Re: Signal handling in a page fault handler

From: Daniel Vetter
Date: Tue Apr 03 2018 - 11:12:30 EST


On Tue, Apr 03, 2018 at 07:48:29AM -0700, Matthew Wilcox wrote:
> On Tue, Apr 03, 2018 at 03:12:35PM +0200, Thomas Hellstrom wrote:
> > I think the TTM page fault handler originally set the standard for this.
> > First, IMO any critical section that waits for the GPU (like typically the
> > page fault handler does), should be locked at least killable. The need for
> > interruptible locks came from the X server's silken mouse relying on signals
> > for smooth mouse operations: You didn't want the X server to be stuck in the
> > kernel waiting for GPU completion when it should handle the cursor move
> > request.. Now that doesn't seem to be the case anymore but to reiterate
> > Chris' question, why would the signal persist once returned to user-space?
>
> Yeah, you graphics people have had to deal with much more recalcitrant
> hardware than most of the rest of us ... and less reasonable user
> expectations ("My graphics card was doing something and I expected
> everything else to keep going" vs "My hard drive died and my kernel
> paniced, oh well.")
>
> I don't know exactly how the signal code works at the delivery end;
> I'm not sure when TIF_SIGPENDING gets cleared.
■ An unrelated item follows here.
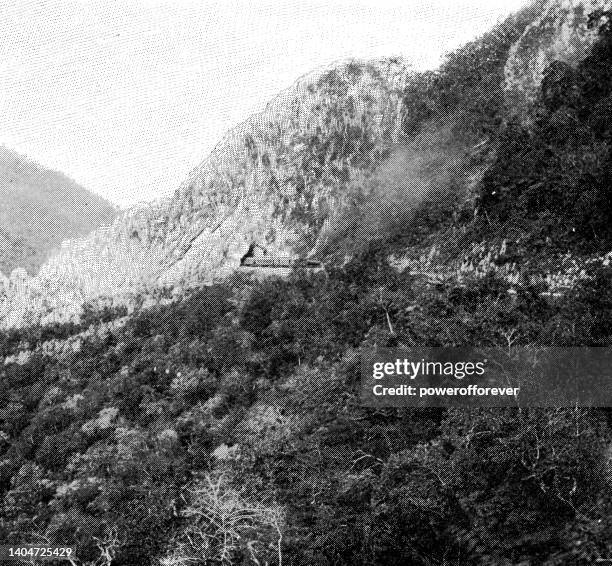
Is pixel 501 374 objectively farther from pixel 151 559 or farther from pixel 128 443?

I just get concerned
> when I see one bit of kernel code doing things in a very complicated
> and careful manner and another bit of kernel code blithely assuming
> that everything's going to be OK.

I think you last line pretty much sums up the proper attitude when writing
gpu drivers:

https://i.imgflip.com/27nm7w.jpg

Cheers, Daniel
--
Daniel Vetter
Software Engineer, Intel Corporation
http://blog.ffwll.ch